AIDS Vaccine 2001 Conference Session

330 Isolation of Epitopes Reactive with Antibody from HIV Viremia Controllers Using a Phage-Display Library

M. M. Berger*¹, X.-Y. Jia¹, M. M. Addo², B. D. Walker², R. D. Schrier³, J. G. Tilles¹, and D. N. Forthal¹
¹Univ. of California, Irvine, USA; ²Massachusetts Gen. Hosp., Charlestown, USA; and ³Univ. of California, San Diego, USA

Background: HIV infection generally results in high levels of viremia and progressive disease. However, a small number of individuals (“viremia controllers”) sustains very low or undetectable viral loads in the absence of anti-retroviral therapy.

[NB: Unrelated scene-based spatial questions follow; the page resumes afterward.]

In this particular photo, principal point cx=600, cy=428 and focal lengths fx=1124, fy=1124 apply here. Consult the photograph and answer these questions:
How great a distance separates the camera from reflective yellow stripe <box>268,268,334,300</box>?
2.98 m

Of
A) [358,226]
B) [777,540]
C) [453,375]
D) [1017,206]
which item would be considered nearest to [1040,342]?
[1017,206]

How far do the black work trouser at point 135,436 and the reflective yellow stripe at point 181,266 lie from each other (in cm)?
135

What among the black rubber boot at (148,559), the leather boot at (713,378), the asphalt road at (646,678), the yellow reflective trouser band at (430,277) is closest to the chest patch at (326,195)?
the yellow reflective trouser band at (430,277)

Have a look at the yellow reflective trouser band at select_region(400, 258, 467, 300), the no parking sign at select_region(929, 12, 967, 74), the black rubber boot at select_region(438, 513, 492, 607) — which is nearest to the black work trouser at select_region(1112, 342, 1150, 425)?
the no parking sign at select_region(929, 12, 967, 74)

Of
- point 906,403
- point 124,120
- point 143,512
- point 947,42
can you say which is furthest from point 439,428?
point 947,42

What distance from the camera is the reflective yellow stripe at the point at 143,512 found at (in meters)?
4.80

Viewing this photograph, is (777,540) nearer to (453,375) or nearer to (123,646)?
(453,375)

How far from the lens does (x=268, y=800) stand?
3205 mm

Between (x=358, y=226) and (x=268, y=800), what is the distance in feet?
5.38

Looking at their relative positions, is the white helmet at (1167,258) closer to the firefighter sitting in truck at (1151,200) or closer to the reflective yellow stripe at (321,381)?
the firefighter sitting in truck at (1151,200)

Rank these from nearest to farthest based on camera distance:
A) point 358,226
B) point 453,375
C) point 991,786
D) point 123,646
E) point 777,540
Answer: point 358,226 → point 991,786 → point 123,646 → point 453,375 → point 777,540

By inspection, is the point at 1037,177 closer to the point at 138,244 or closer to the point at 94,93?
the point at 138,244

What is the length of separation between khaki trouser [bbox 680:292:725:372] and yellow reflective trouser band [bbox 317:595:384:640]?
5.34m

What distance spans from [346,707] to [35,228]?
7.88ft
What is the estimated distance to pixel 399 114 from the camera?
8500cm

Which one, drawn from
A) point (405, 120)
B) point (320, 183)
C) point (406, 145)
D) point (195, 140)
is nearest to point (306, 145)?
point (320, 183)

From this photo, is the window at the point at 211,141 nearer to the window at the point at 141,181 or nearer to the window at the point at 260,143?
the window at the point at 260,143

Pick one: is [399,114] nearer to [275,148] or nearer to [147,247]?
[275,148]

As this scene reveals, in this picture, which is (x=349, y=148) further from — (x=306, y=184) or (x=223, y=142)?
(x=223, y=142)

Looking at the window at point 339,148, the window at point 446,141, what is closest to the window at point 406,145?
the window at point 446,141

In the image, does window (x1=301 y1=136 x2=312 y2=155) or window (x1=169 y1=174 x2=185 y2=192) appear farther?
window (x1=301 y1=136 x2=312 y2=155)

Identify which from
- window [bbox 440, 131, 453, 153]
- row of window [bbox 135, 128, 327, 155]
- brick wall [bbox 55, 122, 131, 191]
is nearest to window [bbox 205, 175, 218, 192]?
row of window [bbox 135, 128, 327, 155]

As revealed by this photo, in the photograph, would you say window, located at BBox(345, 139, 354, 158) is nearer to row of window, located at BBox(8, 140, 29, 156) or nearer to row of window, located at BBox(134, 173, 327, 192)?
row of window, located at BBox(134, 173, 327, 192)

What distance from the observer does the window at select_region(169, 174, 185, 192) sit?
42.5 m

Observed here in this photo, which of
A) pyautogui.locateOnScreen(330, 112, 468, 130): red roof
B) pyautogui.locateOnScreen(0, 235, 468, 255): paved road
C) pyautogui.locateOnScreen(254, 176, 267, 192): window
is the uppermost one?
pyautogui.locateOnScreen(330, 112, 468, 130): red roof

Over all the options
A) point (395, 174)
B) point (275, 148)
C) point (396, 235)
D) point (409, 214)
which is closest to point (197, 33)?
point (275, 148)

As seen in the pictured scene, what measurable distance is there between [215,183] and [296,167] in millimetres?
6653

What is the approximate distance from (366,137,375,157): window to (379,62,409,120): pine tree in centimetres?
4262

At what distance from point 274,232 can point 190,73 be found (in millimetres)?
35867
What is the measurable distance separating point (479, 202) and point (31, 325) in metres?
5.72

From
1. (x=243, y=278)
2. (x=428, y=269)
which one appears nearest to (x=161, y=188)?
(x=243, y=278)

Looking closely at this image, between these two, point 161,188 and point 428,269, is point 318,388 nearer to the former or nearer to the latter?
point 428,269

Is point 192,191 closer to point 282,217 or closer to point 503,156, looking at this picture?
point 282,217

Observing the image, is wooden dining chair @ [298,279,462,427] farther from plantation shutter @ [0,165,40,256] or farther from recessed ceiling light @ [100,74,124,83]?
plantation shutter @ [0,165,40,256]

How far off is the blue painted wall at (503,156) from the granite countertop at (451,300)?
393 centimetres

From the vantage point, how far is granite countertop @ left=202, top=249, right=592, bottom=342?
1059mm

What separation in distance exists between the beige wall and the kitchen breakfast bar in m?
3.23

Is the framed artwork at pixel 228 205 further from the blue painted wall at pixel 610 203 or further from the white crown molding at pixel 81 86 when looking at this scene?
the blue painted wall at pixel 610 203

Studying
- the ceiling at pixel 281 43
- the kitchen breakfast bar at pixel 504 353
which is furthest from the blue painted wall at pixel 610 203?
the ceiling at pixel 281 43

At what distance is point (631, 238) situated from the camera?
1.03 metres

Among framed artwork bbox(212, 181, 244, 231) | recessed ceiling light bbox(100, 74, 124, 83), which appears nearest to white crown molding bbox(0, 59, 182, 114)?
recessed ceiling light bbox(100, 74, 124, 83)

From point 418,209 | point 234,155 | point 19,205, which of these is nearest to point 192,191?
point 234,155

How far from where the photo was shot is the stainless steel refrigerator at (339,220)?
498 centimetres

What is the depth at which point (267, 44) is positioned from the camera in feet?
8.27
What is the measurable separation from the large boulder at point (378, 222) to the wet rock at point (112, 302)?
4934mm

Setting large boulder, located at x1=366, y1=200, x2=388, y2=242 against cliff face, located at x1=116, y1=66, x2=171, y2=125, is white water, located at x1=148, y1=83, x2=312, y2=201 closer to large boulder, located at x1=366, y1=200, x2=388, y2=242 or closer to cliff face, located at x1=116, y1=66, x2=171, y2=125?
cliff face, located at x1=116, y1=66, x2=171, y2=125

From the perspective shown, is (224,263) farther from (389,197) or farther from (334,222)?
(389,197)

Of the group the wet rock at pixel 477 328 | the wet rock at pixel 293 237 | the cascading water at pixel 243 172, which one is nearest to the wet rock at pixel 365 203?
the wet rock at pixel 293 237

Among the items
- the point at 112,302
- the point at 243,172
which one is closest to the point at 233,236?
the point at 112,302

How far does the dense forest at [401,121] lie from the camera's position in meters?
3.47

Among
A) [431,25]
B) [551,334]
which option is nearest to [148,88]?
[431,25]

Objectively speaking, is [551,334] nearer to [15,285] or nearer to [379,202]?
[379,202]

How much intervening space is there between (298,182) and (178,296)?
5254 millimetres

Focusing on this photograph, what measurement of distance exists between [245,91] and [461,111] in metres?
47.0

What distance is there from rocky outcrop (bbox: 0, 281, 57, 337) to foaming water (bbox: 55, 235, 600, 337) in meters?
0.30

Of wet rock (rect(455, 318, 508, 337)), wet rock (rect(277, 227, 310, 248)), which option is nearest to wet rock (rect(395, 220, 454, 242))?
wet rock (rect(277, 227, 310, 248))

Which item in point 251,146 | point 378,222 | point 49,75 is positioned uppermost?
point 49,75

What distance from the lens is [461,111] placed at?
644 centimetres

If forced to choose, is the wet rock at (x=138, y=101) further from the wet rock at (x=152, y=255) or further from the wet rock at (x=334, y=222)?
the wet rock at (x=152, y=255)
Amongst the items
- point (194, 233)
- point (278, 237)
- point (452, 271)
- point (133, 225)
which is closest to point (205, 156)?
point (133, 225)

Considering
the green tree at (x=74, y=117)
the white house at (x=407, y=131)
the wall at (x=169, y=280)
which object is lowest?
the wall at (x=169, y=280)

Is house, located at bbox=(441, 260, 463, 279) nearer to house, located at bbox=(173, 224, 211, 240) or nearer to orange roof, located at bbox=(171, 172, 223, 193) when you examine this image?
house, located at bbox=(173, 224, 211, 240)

In this study, we used a phage display library (PDL) to identify antibody epitopes that serologically distinguish viremia controllers from patients with progressive infection. Methods: Serum or plasma was collected from 23 never-treated HIV-infected viremia controllers (17 with plasma HIV RNA <50 copies/ml, and 6 with 50(3,000 copies/ml), from 25 patients with RNA levels >20,000 or AIDS (progressors), and from 18 uninfected controls. IgG from the viremia controllers was used to screen a 12-mer random peptide PDL. Oligonucleotides from captured phages were amplified and ligated into an expression vector for differential immunoscreening using pooled plasma from, alternatively, viremia controllers, progressors, and controls.
Results: Seven clones were isolated that reacted by immunoscreening exclusively with pooled plasma from viremia controllers. When individual plasma or serum samples were tested in an ELISA, 1 of these clones, HIVp5, differentiated viremia controllers from the other groups: HIVp5 reacted with 12 of 23 viremia controllers and with only 3 of 25 progressors (p = <0.01) and 1 of 18 uninfected controls. Viremia controllers had higher titers than progressors against a second clone, HIVp2, although similar proportions of patients from both groups reacted with HIVp2. The oligonucleotide inserts of HIVp5 and HIVp2 were sequenced, and the derived amino acid sequences showed some homology between HIVp5 and HIV Tat and between HIVp2 and HIV gp120.
Conclusions: Our results indicate that antibody from viremia controllers often recognize an HIV epitope that is infrequently recognized by antibody from patients with progressive infection. If these antibodies are biologically active in controlling viremia, their antigenic targets may be critical vaccine components. The use of phage display library panning combined with differential immunoscreening provides a powerful means of identifying antigens for the development of vaccines.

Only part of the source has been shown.